[Stored records]
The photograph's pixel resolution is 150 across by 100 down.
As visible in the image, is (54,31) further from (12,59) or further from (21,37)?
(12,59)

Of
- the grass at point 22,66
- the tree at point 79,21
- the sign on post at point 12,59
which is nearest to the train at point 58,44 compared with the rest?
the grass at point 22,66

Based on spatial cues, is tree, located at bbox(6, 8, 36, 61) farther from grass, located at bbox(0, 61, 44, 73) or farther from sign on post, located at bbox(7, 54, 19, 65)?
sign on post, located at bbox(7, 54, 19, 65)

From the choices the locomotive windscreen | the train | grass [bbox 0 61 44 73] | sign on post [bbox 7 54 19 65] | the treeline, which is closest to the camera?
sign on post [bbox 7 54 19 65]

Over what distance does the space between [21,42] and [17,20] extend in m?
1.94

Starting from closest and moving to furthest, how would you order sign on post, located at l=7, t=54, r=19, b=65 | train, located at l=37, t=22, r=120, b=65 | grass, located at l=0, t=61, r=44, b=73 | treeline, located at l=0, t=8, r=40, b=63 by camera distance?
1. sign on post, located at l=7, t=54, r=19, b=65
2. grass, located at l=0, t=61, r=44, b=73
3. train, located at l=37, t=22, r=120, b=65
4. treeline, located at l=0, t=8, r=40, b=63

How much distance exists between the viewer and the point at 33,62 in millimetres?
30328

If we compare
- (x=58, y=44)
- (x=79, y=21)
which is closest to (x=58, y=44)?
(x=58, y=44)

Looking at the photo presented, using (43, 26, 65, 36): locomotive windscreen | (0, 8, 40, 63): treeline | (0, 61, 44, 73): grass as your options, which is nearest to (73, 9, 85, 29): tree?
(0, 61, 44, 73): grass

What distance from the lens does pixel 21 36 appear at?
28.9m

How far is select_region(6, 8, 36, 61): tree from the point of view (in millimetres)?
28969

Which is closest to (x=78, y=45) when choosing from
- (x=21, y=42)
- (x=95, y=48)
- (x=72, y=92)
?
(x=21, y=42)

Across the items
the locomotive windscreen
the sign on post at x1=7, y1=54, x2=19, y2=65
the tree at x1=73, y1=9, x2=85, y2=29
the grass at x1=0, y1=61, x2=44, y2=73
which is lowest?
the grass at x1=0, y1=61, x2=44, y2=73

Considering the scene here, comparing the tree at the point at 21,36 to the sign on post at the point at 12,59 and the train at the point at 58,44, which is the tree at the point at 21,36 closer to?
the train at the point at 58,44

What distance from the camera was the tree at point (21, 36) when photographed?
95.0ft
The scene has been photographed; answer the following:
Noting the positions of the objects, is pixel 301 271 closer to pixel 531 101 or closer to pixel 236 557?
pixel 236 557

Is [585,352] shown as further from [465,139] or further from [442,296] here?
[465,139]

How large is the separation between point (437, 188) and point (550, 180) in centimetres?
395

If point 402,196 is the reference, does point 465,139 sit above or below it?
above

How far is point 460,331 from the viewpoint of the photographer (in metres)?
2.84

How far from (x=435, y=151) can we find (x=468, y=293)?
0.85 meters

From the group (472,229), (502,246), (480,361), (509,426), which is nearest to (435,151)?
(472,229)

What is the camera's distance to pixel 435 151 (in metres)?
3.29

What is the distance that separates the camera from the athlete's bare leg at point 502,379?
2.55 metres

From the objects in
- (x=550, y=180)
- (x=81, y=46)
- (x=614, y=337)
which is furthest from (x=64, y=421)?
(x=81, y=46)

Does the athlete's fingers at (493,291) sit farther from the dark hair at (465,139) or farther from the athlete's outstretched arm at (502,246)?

◆ **INSTRUCTION**:
Starting at the line that contains "Considering the scene", print every line through the end of the listing, word for word. Leave out all the rest.

◆ **FINAL RESULT**:
Considering the scene here, comparing the tree at the point at 21,36 to the sign on post at the point at 12,59 and the train at the point at 58,44, which is the tree at the point at 21,36 closer to?
the train at the point at 58,44

What distance from the camera was the tree at point (21, 36) when photographed?
95.0ft
The scene has been photographed; answer the following:
Noting the positions of the objects, is pixel 301 271 closer to pixel 531 101 or closer to pixel 236 557?
pixel 236 557

Is [585,352] shown as further from [465,139] or further from [442,296] here?
[465,139]

How large is the separation between point (437, 188) and point (550, 180) in centimetres?
395

If point 402,196 is the reference, does point 465,139 sit above or below it?
above

How far is point 460,331 from the viewpoint of the photographer (in metres)?
2.84

How far from (x=435, y=151) can we find (x=468, y=293)?
0.85 meters

From the group (472,229), (502,246), (480,361), (509,426), which is nearest to (435,151)?
(472,229)

What is the camera's distance to pixel 435 151 (in metres)?
3.29

What is the distance that separates the camera from the athlete's bare leg at point 502,379?
2.55 metres

From the objects in
- (x=550, y=180)
- (x=81, y=46)
- (x=614, y=337)
which is furthest from (x=64, y=421)?
(x=81, y=46)

Does the athlete's fingers at (493,291) sit farther from the dark hair at (465,139) or farther from the athlete's outstretched arm at (502,246)?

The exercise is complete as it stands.